Being renowned as an intellect, a soccer star and most humbling, a virtuous girl, gave me the glory of acknowledgment from all groups of people. To motivate learners, teachers would cite me a blessing to the community. Not all my needs were met in time, nevertheless I was content with what I had. I lived my life for what it seemed to be as if oblivious of its circumstances.

Only in my late teenage years did reality kick in, and all that I considered meaningless started to mean a lot. The past took on a new look as if I just got an updated version of the encyclopaedia I was using. The only thing that remained the same was my attitude towards education: it was still the DNA of my life.

Inquisition and I became best companions as I was now at tertiary and needed stability in all aspects. One question that vexed me was “Who is your father?” Illegitimate by birth, I grew up shunning father-related topics. My mother fled the topic herself, the only source of information I had was unwilling to share. Statistically, over 60% of South African children are in the same situation and such big numbers mediate for the abnormality of the matter, we assume, yet nothing can ever do. Financial problems worsened the scenario and I imagined how better life could have been, ignoring the fact that the converse was even more probable.

*Spatial grounding data*
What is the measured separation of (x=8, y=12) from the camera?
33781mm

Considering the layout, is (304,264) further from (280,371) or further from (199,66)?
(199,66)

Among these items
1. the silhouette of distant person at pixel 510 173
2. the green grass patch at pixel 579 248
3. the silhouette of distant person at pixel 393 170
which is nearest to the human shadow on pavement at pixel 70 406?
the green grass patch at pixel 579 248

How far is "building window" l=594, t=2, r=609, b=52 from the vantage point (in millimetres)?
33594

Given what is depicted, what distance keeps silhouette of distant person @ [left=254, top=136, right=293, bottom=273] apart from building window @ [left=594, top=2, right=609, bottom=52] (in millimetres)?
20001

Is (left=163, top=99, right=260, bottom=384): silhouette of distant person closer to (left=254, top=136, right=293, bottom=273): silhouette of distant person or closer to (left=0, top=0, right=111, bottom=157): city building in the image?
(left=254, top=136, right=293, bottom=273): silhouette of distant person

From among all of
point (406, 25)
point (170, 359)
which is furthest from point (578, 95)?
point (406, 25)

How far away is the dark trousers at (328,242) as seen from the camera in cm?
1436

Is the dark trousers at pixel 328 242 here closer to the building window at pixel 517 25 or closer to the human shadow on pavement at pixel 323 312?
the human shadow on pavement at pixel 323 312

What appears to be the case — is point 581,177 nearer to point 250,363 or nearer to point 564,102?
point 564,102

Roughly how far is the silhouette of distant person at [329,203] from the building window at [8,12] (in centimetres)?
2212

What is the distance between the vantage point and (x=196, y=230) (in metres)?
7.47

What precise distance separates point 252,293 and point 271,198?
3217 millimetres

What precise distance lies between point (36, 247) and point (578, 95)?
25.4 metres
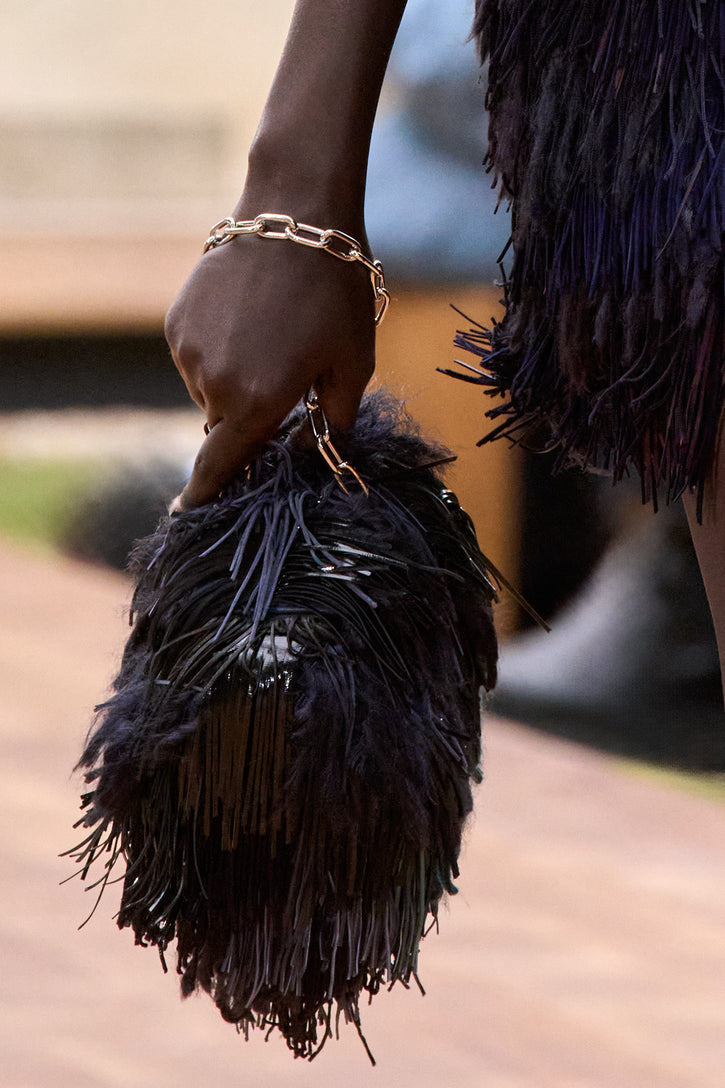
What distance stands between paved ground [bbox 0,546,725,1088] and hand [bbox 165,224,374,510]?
24 centimetres

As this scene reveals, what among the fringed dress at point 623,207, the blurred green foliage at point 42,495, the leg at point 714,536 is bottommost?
the leg at point 714,536

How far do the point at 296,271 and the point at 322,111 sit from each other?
68mm

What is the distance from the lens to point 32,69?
5.13 metres

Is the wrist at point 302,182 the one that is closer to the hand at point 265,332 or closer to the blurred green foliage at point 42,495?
the hand at point 265,332

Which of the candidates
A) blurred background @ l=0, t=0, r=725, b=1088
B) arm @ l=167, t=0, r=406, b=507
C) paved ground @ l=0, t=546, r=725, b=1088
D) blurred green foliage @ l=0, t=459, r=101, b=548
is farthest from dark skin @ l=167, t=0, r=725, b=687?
blurred green foliage @ l=0, t=459, r=101, b=548

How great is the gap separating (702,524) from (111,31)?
516 centimetres

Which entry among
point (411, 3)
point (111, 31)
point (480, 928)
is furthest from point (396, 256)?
point (111, 31)

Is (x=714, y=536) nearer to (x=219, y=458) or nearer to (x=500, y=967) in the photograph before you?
(x=219, y=458)

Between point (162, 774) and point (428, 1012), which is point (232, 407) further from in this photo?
point (428, 1012)

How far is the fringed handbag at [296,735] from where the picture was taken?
1.71 ft

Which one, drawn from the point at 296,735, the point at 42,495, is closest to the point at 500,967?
the point at 296,735

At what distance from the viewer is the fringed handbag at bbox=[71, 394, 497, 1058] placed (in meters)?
0.52

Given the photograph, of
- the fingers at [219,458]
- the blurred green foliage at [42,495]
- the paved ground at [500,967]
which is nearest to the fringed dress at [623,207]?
the fingers at [219,458]

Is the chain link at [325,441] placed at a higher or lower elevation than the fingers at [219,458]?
higher
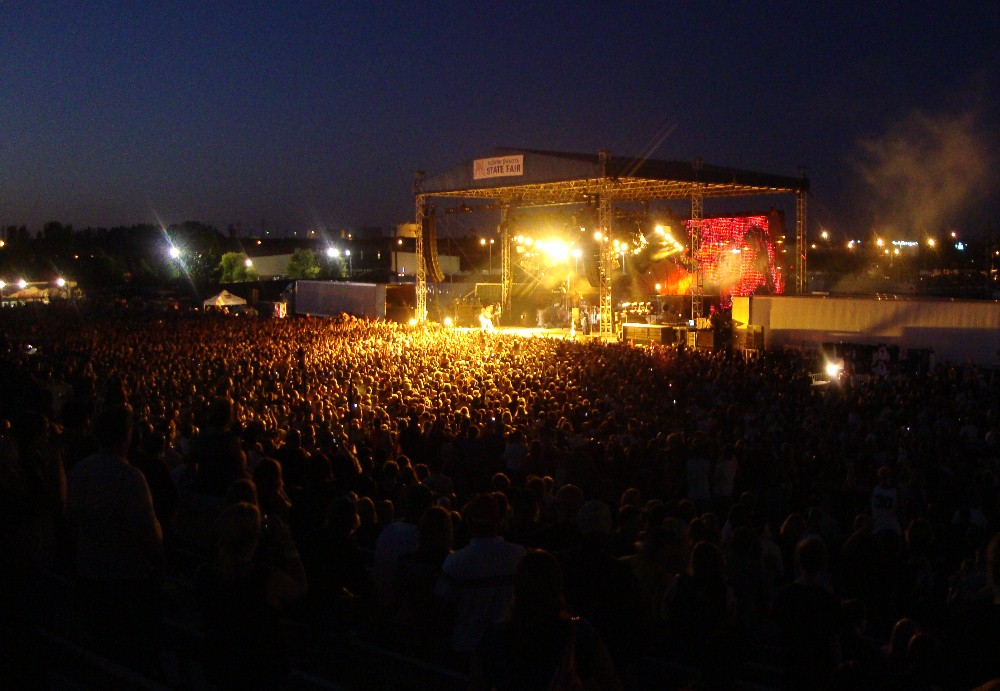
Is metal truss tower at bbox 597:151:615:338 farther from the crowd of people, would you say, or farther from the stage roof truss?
the crowd of people

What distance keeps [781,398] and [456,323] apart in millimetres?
20234

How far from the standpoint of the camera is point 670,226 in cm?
2934

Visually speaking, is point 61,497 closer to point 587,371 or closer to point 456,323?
point 587,371

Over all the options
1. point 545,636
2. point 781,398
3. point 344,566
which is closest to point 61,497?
point 344,566

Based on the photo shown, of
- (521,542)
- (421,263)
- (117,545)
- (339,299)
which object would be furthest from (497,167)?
(117,545)

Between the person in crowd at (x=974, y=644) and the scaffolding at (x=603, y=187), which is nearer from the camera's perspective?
the person in crowd at (x=974, y=644)

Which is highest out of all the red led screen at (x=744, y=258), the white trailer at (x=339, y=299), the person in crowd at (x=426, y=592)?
the red led screen at (x=744, y=258)

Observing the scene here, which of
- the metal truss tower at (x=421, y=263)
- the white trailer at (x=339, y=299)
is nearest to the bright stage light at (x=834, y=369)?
the metal truss tower at (x=421, y=263)

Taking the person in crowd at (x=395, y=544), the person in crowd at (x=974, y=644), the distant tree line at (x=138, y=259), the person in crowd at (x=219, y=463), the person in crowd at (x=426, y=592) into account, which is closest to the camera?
the person in crowd at (x=974, y=644)

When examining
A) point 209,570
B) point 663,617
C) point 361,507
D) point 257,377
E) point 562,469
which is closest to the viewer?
point 209,570

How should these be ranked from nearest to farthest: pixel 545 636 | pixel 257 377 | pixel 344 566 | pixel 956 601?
pixel 545 636
pixel 344 566
pixel 956 601
pixel 257 377

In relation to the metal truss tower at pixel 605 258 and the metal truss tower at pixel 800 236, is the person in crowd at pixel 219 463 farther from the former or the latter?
the metal truss tower at pixel 800 236

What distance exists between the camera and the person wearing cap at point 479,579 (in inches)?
129

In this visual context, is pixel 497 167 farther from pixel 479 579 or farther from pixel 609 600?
pixel 609 600
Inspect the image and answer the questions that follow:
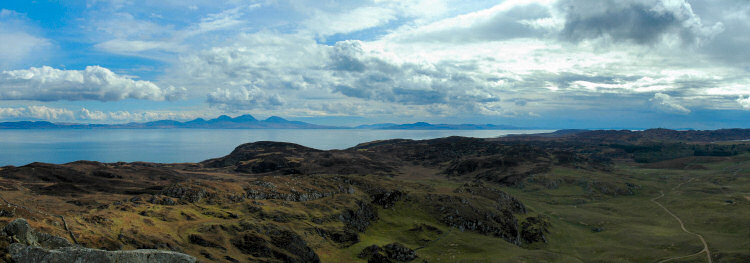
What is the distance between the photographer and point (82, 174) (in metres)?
135

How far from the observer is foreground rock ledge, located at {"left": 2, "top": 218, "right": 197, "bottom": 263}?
25391mm

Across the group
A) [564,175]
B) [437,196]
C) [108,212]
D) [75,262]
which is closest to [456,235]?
[437,196]

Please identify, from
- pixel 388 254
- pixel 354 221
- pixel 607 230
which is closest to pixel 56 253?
pixel 388 254

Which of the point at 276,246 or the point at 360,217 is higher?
the point at 276,246

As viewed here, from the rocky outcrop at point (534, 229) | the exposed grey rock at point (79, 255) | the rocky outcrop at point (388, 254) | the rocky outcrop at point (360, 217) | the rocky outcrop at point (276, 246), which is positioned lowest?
the rocky outcrop at point (534, 229)

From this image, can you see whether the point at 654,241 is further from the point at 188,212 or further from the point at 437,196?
the point at 188,212

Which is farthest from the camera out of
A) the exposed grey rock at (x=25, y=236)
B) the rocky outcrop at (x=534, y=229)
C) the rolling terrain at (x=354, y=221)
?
the rocky outcrop at (x=534, y=229)

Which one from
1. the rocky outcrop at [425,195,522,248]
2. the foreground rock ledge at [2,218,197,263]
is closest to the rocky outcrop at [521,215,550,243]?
the rocky outcrop at [425,195,522,248]

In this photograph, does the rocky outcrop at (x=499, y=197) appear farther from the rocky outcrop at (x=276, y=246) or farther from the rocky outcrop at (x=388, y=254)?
the rocky outcrop at (x=276, y=246)

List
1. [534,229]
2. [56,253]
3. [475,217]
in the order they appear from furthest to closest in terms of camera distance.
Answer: [534,229] < [475,217] < [56,253]

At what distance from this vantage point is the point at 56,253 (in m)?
25.5

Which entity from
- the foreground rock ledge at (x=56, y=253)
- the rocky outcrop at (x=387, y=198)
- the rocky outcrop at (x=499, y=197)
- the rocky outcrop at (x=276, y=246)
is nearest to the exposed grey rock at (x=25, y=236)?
the foreground rock ledge at (x=56, y=253)

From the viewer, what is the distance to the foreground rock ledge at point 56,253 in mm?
25391

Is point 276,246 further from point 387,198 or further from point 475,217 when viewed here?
point 475,217
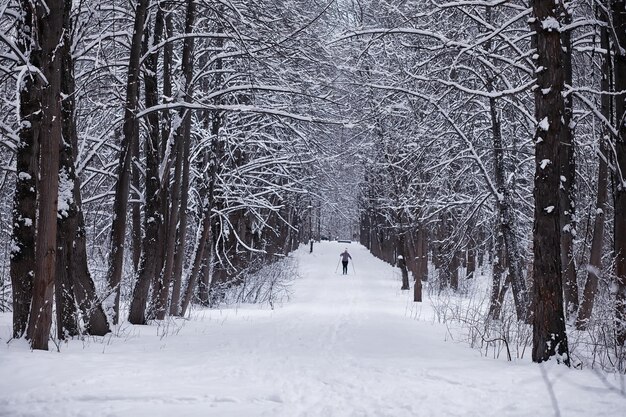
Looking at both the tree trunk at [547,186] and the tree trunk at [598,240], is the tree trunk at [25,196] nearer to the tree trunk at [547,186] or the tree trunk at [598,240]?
the tree trunk at [547,186]

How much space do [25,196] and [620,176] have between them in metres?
7.66

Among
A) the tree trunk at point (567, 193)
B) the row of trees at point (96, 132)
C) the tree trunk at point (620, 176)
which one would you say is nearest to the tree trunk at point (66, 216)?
the row of trees at point (96, 132)

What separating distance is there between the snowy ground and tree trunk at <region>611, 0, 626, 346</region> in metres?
1.64

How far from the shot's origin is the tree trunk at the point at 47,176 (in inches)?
257

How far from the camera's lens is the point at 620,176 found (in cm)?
Result: 772

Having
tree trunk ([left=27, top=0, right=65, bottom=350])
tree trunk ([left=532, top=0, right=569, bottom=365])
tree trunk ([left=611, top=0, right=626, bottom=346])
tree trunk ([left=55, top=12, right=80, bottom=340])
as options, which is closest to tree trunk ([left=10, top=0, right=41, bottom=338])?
tree trunk ([left=55, top=12, right=80, bottom=340])

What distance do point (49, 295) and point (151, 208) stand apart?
4771 millimetres

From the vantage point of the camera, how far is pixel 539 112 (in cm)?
717

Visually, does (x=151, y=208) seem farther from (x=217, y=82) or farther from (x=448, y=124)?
(x=448, y=124)

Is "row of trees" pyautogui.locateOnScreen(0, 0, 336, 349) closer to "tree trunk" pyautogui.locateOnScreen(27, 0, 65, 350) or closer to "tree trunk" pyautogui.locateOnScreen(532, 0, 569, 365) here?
"tree trunk" pyautogui.locateOnScreen(27, 0, 65, 350)

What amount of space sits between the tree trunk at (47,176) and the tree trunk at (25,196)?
67 centimetres

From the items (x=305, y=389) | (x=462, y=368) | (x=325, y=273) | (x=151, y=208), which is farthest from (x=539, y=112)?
(x=325, y=273)

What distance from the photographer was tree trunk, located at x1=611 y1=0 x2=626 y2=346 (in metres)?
7.67

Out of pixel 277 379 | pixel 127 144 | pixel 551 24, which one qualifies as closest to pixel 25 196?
pixel 127 144
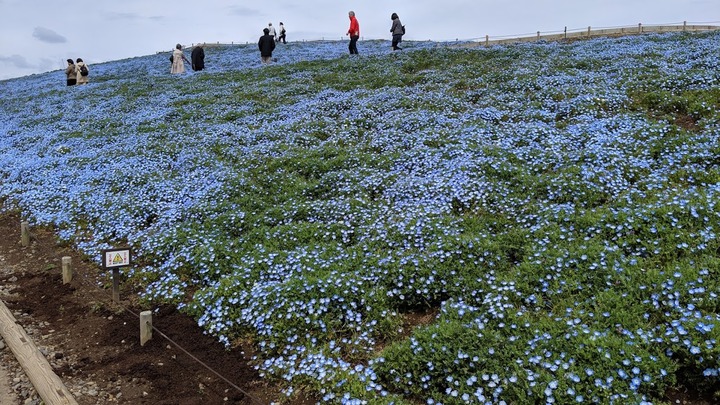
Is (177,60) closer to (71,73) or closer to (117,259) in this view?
(71,73)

*ASSIGNED TASK 1*
According to the essay, what proportion of South African children share the writer's situation regarding their fathers?
*ASSIGNED TASK 2*
Continue the essay on growing up without knowing one's father, beginning after its final sentence.

*EXERCISE RESPONSE 1*
Over 60%.

*EXERCISE RESPONSE 2*
Meanwhile, the impact of growing up in two different households (religiously and in terms of lifetime values) was materialising. I had programmed my mind to switch with environment at my aunt’s and at my mother’s respectively. Before I felt like an outsider and as if I belonged to neither, but I used to visit both households equally during school holidays. There was no connection. It was sad.

School took preference until I got stuck with engineering. I fantasized about medicine even when I was supposed to study. I had tried reading touching stories about successful engineers and joining relevant societies but in vain, I was failing myself.

“What did I abandon that was so essential? What did I adopt that is so catastrophic?” I heavy-heartedly asked. Yet my life still whirled around school, church and home. Was it a matter of not diving as deep as required? I re-visited 2013 to discover why I applied for Chemical Engineering. Finding answers was easy, only they were superficial. Not once did I focus on myself, after all I knew that I was capable of anything, but time and passion were now active factors.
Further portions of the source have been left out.